■ **Source extract**:
>> START

Michael Reddell shows that most of our economic growth is coming from our non-tradables sector as we increasingly shy away from international competition

Michael Reddell shows that most of our economic growth is coming from our non-tradables sector as we increasingly shy away from international competition

Continuing on with updating my regular charts in light of the national accounts revisions released last month, I got to the one distinguishing (indicatively) between real growth in the tradables and non-tradables sectors of the economy.    Recall that for these purposes the primary sector (agriculture, forestry, fishing, and mining) and the manufacturing sector count as tradable, together with exports of services.  The rest of GDP is classed, loosely, as non-tradables.   As I’ve noted in an earlier post

The idea is to split out those sectors which face international competition from those that don’t.     It is no more than an indicator, and people often like to point out the components of “non-tradables” where, at least in principle, there is international competition.   But as a rough and ready indicator, it serves its purpose.   It was first developed by a visiting IMF mission about 15 years ago to help illustrate how one might think about the impact of a lift in the real exchange rate.

Here is the latest version of the chart, with both series expressed in per capita terms.

In per capita terms, there has been no growth at all in (this indicator of) the tradables sector since about 2002.   That is 17 years now.  The economy is increasingly concentrated in the non-tradables sector, the bits (generally) not very exposed to international competition.

>> END

■ **Excerpted records**:
>> START

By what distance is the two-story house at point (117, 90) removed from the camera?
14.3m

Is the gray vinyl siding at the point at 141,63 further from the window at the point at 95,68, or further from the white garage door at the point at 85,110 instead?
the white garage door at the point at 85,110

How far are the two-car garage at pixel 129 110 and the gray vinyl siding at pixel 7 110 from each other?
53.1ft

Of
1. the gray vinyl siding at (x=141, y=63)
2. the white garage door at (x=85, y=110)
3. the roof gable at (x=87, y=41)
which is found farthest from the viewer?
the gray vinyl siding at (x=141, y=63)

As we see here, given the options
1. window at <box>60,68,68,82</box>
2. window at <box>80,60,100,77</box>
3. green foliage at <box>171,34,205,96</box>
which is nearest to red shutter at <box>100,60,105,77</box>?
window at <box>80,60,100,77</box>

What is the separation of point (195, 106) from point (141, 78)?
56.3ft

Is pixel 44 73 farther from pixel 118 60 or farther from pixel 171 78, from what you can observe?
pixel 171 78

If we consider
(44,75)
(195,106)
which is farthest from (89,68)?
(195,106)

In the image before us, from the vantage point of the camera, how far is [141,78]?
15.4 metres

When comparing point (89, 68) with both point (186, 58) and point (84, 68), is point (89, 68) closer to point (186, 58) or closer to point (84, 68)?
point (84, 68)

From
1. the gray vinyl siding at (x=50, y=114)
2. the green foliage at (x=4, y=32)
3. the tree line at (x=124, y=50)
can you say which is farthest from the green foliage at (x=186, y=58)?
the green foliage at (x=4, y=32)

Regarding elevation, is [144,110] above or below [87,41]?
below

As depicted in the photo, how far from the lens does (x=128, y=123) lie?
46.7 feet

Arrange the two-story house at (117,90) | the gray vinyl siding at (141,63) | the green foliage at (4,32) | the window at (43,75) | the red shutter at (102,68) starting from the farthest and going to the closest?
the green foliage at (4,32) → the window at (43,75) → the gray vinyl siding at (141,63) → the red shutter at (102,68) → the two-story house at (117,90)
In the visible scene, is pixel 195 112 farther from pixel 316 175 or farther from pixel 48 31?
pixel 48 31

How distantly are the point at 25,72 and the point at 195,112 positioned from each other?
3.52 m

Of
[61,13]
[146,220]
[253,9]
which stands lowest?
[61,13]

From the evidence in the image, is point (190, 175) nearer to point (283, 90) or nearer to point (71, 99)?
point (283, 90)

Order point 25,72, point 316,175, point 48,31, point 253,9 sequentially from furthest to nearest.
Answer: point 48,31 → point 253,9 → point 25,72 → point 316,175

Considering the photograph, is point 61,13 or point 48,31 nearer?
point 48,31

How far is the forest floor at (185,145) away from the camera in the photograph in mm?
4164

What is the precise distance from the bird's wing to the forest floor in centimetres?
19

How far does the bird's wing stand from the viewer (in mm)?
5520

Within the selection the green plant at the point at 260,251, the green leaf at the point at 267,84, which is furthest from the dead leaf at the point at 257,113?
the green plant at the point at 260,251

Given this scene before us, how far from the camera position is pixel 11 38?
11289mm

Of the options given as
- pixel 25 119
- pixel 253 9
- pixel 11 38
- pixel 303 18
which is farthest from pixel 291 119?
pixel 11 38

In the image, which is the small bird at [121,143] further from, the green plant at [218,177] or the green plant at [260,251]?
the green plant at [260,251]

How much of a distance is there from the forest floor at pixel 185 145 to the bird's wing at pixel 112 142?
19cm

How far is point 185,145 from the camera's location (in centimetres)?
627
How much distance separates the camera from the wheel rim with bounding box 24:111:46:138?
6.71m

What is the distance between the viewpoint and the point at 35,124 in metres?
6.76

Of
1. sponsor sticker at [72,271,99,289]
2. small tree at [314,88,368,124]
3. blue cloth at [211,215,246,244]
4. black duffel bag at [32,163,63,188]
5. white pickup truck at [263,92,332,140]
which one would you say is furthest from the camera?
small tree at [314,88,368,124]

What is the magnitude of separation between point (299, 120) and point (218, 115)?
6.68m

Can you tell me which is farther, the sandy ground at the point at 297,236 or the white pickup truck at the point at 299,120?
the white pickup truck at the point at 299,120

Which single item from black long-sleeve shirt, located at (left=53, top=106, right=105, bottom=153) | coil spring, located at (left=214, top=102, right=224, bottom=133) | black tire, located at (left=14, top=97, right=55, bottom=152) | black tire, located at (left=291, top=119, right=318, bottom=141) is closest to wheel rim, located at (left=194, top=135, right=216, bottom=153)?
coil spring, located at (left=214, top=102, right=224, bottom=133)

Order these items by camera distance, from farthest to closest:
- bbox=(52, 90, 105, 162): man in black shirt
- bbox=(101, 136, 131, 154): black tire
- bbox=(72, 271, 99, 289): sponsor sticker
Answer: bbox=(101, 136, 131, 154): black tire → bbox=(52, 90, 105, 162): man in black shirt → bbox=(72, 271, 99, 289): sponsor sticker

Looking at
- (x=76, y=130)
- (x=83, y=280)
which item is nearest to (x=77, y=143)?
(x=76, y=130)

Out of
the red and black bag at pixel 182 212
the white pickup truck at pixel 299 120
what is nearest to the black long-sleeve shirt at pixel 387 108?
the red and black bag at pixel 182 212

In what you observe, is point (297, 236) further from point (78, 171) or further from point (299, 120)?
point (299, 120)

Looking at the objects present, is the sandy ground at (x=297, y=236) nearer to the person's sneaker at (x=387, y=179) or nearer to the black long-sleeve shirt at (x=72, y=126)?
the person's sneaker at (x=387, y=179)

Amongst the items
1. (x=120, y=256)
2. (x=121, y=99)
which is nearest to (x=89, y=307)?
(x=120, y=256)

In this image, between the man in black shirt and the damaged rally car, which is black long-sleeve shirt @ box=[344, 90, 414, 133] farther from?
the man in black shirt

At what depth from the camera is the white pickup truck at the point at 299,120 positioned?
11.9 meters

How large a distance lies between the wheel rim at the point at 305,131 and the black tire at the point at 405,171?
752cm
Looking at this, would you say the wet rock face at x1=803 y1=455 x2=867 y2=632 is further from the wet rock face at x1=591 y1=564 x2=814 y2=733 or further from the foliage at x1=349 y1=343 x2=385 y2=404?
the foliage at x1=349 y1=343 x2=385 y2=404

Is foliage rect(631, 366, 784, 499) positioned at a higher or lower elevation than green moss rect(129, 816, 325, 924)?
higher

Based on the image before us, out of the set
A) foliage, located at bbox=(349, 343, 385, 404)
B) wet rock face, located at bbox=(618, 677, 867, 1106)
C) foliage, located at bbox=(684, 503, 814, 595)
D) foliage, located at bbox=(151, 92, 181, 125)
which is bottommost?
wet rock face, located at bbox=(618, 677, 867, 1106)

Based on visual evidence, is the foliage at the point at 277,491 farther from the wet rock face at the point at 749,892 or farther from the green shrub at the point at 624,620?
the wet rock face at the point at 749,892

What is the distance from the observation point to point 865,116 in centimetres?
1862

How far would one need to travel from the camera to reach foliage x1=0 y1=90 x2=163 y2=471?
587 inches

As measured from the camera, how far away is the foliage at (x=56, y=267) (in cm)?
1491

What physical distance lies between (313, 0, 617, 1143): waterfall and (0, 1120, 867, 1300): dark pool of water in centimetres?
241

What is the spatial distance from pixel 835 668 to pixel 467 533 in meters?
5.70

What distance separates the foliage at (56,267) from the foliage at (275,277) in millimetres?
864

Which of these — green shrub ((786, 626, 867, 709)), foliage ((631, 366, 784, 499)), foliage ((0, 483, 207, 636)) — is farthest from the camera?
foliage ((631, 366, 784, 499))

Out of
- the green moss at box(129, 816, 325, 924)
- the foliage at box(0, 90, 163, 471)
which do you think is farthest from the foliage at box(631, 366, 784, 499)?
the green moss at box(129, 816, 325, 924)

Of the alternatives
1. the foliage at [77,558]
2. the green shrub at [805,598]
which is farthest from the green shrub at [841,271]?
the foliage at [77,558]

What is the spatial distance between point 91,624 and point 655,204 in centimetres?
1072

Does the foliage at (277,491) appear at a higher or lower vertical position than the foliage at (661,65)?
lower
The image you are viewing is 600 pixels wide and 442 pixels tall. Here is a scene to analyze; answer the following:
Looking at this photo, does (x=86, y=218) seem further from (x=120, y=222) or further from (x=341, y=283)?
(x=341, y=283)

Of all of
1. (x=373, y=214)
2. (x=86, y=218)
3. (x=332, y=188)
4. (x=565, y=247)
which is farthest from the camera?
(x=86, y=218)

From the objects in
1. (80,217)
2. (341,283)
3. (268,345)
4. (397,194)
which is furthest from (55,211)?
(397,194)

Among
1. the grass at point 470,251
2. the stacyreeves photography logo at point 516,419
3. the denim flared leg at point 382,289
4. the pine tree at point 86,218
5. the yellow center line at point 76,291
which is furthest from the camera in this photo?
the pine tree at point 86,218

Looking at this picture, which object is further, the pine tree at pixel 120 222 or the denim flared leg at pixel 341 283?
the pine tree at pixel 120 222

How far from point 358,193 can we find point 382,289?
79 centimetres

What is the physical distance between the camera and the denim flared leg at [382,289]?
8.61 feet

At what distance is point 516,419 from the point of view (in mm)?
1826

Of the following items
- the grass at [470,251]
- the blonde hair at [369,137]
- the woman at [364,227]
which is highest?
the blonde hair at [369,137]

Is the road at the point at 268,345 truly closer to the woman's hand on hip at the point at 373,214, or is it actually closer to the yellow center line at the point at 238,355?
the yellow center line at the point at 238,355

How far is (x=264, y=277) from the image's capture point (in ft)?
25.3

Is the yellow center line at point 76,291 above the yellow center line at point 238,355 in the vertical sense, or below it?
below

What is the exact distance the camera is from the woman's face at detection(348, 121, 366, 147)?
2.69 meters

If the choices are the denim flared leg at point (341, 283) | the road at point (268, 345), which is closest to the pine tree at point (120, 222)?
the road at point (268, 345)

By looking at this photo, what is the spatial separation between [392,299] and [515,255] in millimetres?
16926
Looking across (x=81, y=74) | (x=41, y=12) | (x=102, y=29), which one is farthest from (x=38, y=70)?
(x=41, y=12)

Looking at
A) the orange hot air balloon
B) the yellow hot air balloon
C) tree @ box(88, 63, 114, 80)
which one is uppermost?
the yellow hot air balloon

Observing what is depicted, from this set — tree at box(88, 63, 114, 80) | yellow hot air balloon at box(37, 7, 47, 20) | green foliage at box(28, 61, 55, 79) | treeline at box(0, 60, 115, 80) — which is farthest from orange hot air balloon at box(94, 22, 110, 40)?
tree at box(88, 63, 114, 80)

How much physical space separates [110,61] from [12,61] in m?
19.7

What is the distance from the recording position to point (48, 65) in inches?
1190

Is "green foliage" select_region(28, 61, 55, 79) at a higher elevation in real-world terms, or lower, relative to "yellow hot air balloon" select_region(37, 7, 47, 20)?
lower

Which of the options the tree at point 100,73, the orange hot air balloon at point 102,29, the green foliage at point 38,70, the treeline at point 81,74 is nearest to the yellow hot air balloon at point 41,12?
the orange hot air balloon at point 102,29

>> END

■ **What to work on**:
A – According to the post on tradables and non-tradables growth, who first developed the indicator?
B – Using the post on tradables and non-tradables growth, explain why the indicator separates tradables from non-tradables and why it was originally developed.
C – Extend the post on tradables and non-tradables growth past its final sentence.
You can complete everything here without using the items.

■ **The replies**:
A – A visiting IMF mission developed it about 15 years ago.

B – The indicator separates sectors that face international competition from those that don't. It was originally developed to help show how one might think about the impact of a lift in the real exchange rate.

C –
One can –  people do –  quibble about adding up these components, so here is a chart of the individual components of the tradables sector measure.    It starts from mid-2002, when the tradables aggregate first got to around the current level.

None of these sectors has done particularly well,  The best performer –  oft-cited hope of the future –  services has averaged per capita growth of 0.6 per cent annum.  The mining sector is smaller than it was, and agriculture, forestry and fishing (taken together) has managed no per capita growth since 2012.

Perhaps there is no connection at all between this performance and developments in the real exchange rate

but I doubt many detached observers would think so.

It can get a little repetitive making the point, so this time I decided to put together –  for the first time in some years – the comparable charts for Australia.

Here is the aggregate chart for Australia

Australia’s tradables sector had also gone more or less sideways for a while, but no longer.     Here is how the two countries’ tradables sectors look like on the same chart.

The 1990s were pretty good for the tradables sectors of both countries.  And although Australia has again been performing better in the last few years, even that growth is slower than Australia experienced in the 1990s.  As for New Zealand….well, no growth at all.

Here, for completeness, are the non-tradables sectors of the two countries.

Our non-tradables sector has been growing a bit faster than Australia’s in recent years.  That looks to be mostly because we’ve had a period of faster population growth –  rapid population growth tends to require more resources devoted to non-tradables sectors (notably construction).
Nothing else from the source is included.